» **Given task**: Convert the lines below into a JSON list of strings, with one string for each line and blank lines omitted.

» **Data lines**:

--- Begin ---

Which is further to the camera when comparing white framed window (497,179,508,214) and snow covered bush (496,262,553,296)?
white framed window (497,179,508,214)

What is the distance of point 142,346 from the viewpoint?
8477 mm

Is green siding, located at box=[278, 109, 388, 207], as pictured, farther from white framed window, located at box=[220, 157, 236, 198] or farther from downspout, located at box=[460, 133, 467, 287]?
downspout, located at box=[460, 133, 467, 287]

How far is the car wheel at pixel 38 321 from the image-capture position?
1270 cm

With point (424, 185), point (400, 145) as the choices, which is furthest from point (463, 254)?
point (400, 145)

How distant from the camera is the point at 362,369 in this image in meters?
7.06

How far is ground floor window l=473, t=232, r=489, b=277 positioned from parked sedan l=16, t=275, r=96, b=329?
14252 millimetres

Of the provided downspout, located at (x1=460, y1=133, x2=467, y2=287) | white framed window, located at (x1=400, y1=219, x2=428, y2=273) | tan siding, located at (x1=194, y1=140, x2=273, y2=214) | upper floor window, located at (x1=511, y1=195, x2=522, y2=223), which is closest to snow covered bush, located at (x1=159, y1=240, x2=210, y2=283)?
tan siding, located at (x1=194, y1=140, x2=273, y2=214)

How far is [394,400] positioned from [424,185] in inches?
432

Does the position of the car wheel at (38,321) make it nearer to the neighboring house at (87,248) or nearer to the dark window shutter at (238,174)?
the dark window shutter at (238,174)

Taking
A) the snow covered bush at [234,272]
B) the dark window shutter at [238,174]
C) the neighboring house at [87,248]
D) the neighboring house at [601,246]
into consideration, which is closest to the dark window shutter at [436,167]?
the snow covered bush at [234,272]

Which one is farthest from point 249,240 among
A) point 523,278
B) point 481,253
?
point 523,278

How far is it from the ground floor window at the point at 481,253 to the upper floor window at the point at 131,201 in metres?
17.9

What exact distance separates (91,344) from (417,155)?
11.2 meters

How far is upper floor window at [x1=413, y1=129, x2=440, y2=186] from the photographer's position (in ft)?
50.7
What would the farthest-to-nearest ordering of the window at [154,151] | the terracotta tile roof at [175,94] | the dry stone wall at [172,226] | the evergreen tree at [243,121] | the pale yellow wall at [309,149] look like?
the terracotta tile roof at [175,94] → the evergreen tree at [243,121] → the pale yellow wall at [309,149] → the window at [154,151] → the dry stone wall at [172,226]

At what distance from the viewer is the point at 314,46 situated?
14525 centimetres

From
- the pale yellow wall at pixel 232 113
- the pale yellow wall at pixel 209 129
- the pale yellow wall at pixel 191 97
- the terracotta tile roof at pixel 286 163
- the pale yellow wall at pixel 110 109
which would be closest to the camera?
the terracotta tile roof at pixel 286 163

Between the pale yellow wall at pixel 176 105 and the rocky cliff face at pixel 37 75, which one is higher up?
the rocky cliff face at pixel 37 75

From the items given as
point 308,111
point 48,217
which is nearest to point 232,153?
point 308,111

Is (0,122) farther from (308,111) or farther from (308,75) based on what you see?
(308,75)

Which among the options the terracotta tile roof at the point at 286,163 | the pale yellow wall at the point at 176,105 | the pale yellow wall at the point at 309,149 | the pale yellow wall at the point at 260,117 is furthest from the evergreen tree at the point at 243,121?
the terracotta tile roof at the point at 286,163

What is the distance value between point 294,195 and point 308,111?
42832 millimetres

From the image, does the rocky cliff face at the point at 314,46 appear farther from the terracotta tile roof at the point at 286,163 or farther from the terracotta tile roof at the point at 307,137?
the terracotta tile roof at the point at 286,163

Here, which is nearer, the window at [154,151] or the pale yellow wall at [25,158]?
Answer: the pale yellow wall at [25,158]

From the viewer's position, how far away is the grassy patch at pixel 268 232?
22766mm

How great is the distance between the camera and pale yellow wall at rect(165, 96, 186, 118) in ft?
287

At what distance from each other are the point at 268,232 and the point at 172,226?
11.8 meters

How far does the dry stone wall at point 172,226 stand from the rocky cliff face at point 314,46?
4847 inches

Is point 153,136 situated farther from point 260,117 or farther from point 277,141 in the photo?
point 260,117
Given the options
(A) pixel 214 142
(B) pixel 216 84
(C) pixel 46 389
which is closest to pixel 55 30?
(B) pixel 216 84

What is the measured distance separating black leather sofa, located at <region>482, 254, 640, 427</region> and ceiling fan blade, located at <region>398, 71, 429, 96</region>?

--- End ---

» **Answer to the task**:
[
  "Which is further to the camera when comparing white framed window (497,179,508,214) and snow covered bush (496,262,553,296)?",
  "white framed window (497,179,508,214)",
  "What is the distance of point 142,346 from the viewpoint?",
  "8477 mm",
  "Is green siding, located at box=[278, 109, 388, 207], as pictured, farther from white framed window, located at box=[220, 157, 236, 198] or farther from downspout, located at box=[460, 133, 467, 287]?",
  "downspout, located at box=[460, 133, 467, 287]",
  "How far is the car wheel at pixel 38 321 from the image-capture position?",
  "1270 cm",
  "With point (424, 185), point (400, 145) as the choices, which is furthest from point (463, 254)?",
  "point (400, 145)",
  "How distant from the camera is the point at 362,369 in this image in meters?",
  "7.06",
  "How far is ground floor window l=473, t=232, r=489, b=277 positioned from parked sedan l=16, t=275, r=96, b=329?",
  "14252 millimetres",
  "Of the provided downspout, located at (x1=460, y1=133, x2=467, y2=287) | white framed window, located at (x1=400, y1=219, x2=428, y2=273) | tan siding, located at (x1=194, y1=140, x2=273, y2=214) | upper floor window, located at (x1=511, y1=195, x2=522, y2=223), which is closest to snow covered bush, located at (x1=159, y1=240, x2=210, y2=283)?",
  "tan siding, located at (x1=194, y1=140, x2=273, y2=214)",
  "How far is [394,400] positioned from [424,185] in inches?",
  "432",
  "Does the position of the car wheel at (38,321) make it nearer to the neighboring house at (87,248) or nearer to the dark window shutter at (238,174)?",
  "the dark window shutter at (238,174)",
  "Taking",
  "A) the snow covered bush at [234,272]",
  "B) the dark window shutter at [238,174]",
  "C) the neighboring house at [87,248]",
  "D) the neighboring house at [601,246]",
  "into consideration, which is closest to the dark window shutter at [436,167]?",
  "the snow covered bush at [234,272]",
  "Which one is farthest from point 249,240 among",
  "A) point 523,278",
  "B) point 481,253",
  "?",
  "point 523,278",
  "How far is it from the ground floor window at the point at 481,253 to the upper floor window at the point at 131,201 in metres?",
  "17.9",
  "What exact distance separates (91,344) from (417,155)?",
  "11.2 meters",
  "How far is upper floor window at [x1=413, y1=129, x2=440, y2=186] from the photographer's position (in ft)?",
  "50.7",
  "What would the farthest-to-nearest ordering of the window at [154,151] | the terracotta tile roof at [175,94] | the dry stone wall at [172,226] | the evergreen tree at [243,121] | the pale yellow wall at [309,149] look like?",
  "the terracotta tile roof at [175,94] → the evergreen tree at [243,121] → the pale yellow wall at [309,149] → the window at [154,151] → the dry stone wall at [172,226]",
  "At what distance from the viewer is the point at 314,46 situated?",
  "14525 centimetres",
  "From",
  "- the pale yellow wall at pixel 232 113",
  "- the pale yellow wall at pixel 209 129",
  "- the pale yellow wall at pixel 191 97",
  "- the terracotta tile roof at pixel 286 163",
  "- the pale yellow wall at pixel 110 109",
  "which would be closest to the camera?",
  "the terracotta tile roof at pixel 286 163",
  "Between the pale yellow wall at pixel 176 105 and the rocky cliff face at pixel 37 75, which one is higher up?",
  "the rocky cliff face at pixel 37 75",
  "From the items given as",
  "point 308,111",
  "point 48,217",
  "which is nearest to point 232,153?",
  "point 308,111",
  "Is (0,122) farther from (308,111) or farther from (308,75) based on what you see?",
  "(308,75)",
  "Which among the options the terracotta tile roof at the point at 286,163 | the pale yellow wall at the point at 176,105 | the pale yellow wall at the point at 309,149 | the pale yellow wall at the point at 260,117 is furthest from the evergreen tree at the point at 243,121?",
  "the terracotta tile roof at the point at 286,163",
  "What is the distance value between point 294,195 and point 308,111?",
  "42832 millimetres",
  "From the image, does the rocky cliff face at the point at 314,46 appear farther from the terracotta tile roof at the point at 286,163 or farther from the terracotta tile roof at the point at 307,137?",
  "the terracotta tile roof at the point at 286,163",
  "Here, which is nearer, the window at [154,151] or the pale yellow wall at [25,158]?",
  "Answer: the pale yellow wall at [25,158]",
  "From the viewer's position, how far away is the grassy patch at pixel 268 232?",
  "22766mm",
  "How great is the distance between the camera and pale yellow wall at rect(165, 96, 186, 118) in ft?",
  "287",
  "At what distance from each other are the point at 268,232 and the point at 172,226?",
  "11.8 meters",
  "How far does the dry stone wall at point 172,226 stand from the rocky cliff face at point 314,46?",
  "4847 inches",
  "Is point 153,136 situated farther from point 260,117 or farther from point 277,141 in the photo?",
  "point 260,117",
  "Given the options",
  "(A) pixel 214 142",
  "(B) pixel 216 84",
  "(C) pixel 46 389",
  "which is closest to pixel 55 30?",
  "(B) pixel 216 84",
  "What is the measured distance separating black leather sofa, located at <region>482, 254, 640, 427</region> and ceiling fan blade, located at <region>398, 71, 429, 96</region>?"
]